:: DATASET ROWS

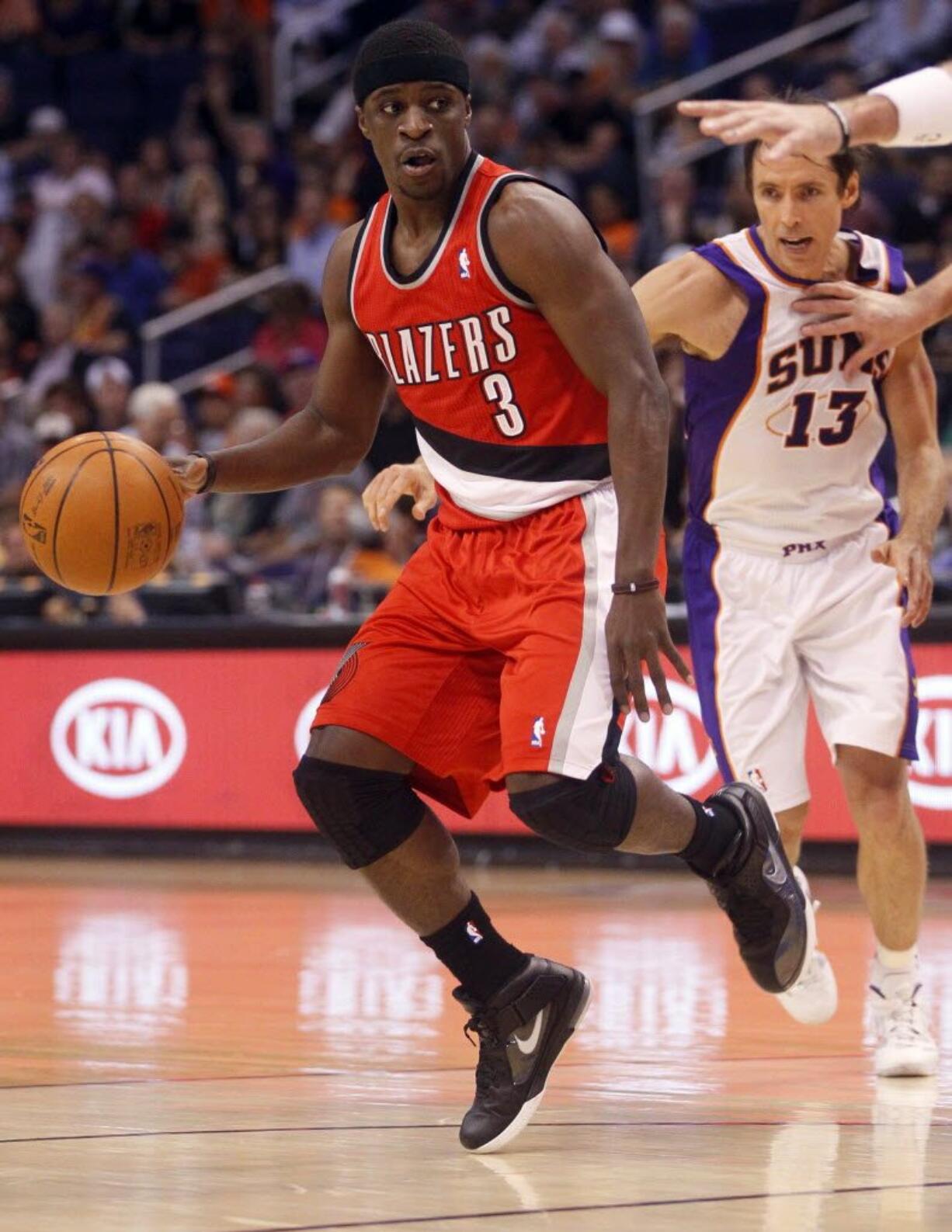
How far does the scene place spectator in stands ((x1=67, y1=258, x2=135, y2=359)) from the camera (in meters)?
15.3

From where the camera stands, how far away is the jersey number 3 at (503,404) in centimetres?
438

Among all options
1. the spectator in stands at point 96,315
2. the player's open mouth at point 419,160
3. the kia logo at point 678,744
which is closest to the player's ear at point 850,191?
the player's open mouth at point 419,160

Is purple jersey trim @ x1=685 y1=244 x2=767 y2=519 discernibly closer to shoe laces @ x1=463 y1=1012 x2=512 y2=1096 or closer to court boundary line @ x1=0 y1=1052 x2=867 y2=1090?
court boundary line @ x1=0 y1=1052 x2=867 y2=1090

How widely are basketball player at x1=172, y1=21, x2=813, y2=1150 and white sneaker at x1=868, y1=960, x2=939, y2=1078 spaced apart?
0.81 meters

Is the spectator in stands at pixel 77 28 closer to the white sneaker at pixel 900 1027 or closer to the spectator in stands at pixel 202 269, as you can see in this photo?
the spectator in stands at pixel 202 269

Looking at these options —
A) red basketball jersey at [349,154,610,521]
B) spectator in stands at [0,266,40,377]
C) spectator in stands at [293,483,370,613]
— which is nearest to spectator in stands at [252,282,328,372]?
spectator in stands at [0,266,40,377]

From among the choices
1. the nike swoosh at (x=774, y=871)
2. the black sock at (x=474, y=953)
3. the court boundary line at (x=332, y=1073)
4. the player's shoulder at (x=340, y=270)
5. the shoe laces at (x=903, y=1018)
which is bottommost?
the court boundary line at (x=332, y=1073)

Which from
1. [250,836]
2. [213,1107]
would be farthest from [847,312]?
[250,836]

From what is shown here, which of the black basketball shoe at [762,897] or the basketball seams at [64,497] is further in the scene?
the black basketball shoe at [762,897]

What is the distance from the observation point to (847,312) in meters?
5.31

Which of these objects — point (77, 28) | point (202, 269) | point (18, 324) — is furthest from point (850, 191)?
point (77, 28)

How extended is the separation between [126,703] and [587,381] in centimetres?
646

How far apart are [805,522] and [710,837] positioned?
118cm

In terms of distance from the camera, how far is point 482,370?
4371 millimetres
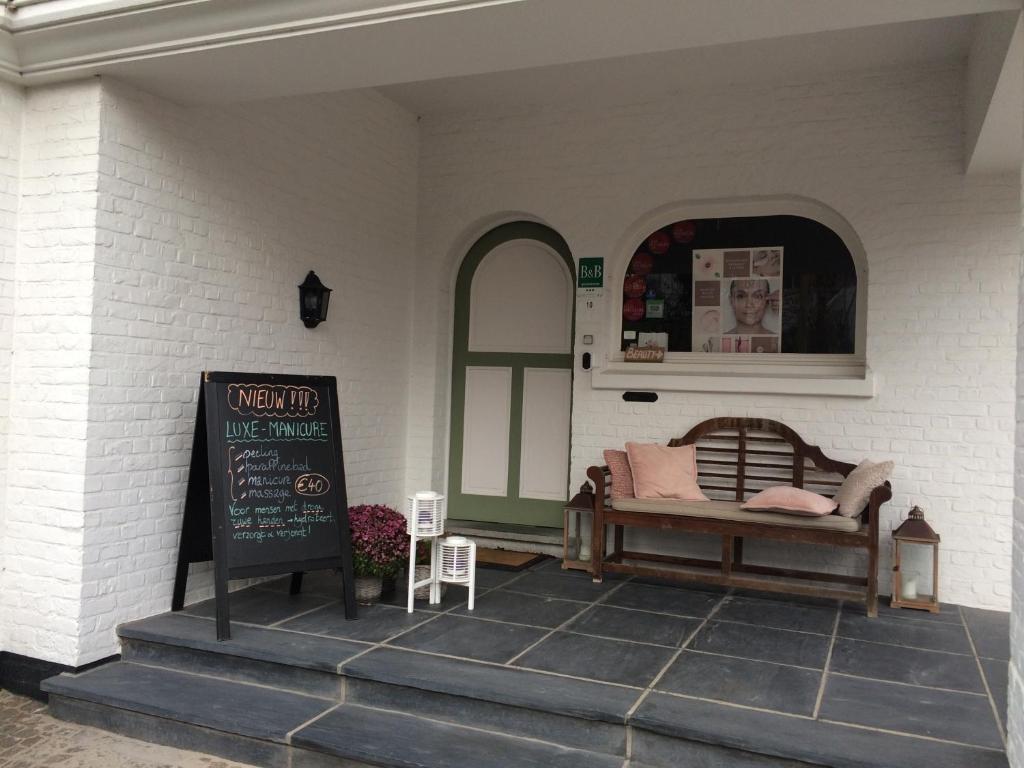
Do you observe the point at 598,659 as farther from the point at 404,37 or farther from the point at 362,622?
the point at 404,37

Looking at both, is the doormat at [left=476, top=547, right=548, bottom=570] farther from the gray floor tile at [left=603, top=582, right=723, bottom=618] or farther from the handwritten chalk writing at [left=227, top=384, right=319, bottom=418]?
the handwritten chalk writing at [left=227, top=384, right=319, bottom=418]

::::

### SHORT PROBLEM:
Do not include images; quote all of the entries above exactly.

### ANSWER TO THE TASK:
How far does the scene place spectator in stands ((x1=67, y1=258, x2=135, y2=359)) from the camera (in meters)?
15.3

From where the camera stands, how far away is the jersey number 3 at (503,404) in centimetres?
438

Among all options
1. the spectator in stands at point 96,315
2. the player's open mouth at point 419,160
3. the kia logo at point 678,744
which is closest to the player's ear at point 850,191?
the player's open mouth at point 419,160

Is purple jersey trim @ x1=685 y1=244 x2=767 y2=519 discernibly closer to shoe laces @ x1=463 y1=1012 x2=512 y2=1096 or closer to court boundary line @ x1=0 y1=1052 x2=867 y2=1090?
court boundary line @ x1=0 y1=1052 x2=867 y2=1090

How widely are basketball player at x1=172, y1=21, x2=813, y2=1150 and white sneaker at x1=868, y1=960, x2=939, y2=1078 spaced apart?
0.81 meters

Is the spectator in stands at pixel 77 28 closer to the white sneaker at pixel 900 1027 or closer to the spectator in stands at pixel 202 269, as you can see in this photo?
the spectator in stands at pixel 202 269

Looking at these options —
A) red basketball jersey at [349,154,610,521]
B) spectator in stands at [0,266,40,377]
C) spectator in stands at [293,483,370,613]
— which is nearest to spectator in stands at [252,282,328,372]?
spectator in stands at [0,266,40,377]

From among the choices
1. the nike swoosh at (x=774, y=871)
2. the black sock at (x=474, y=953)
3. the court boundary line at (x=332, y=1073)
4. the player's shoulder at (x=340, y=270)
5. the shoe laces at (x=903, y=1018)
which is bottommost?
the court boundary line at (x=332, y=1073)

Which from
1. [250,836]
2. [213,1107]
would be farthest from [847,312]?
[250,836]

From what is shown here, which of the black basketball shoe at [762,897] or the basketball seams at [64,497] is further in the scene?
the black basketball shoe at [762,897]

What is the distance from the observation point to (847,312) in meters?
5.31

Which of these objects — point (77, 28) | point (202, 269) | point (18, 324) — is furthest from point (850, 191)?
point (77, 28)

How extended is the separation between [126,703] and [587,381] in centimetres?
646

How far apart are [805,522] and [710,837] positioned?
118cm

In terms of distance from the camera, how far is point 482,370?
4371 millimetres
Do you observe the point at 598,659 as farther from the point at 404,37 or farther from the point at 362,622?
the point at 404,37

Looking at both, is the doormat at [left=476, top=547, right=548, bottom=570] farther from the gray floor tile at [left=603, top=582, right=723, bottom=618] or farther from the handwritten chalk writing at [left=227, top=384, right=319, bottom=418]?
the handwritten chalk writing at [left=227, top=384, right=319, bottom=418]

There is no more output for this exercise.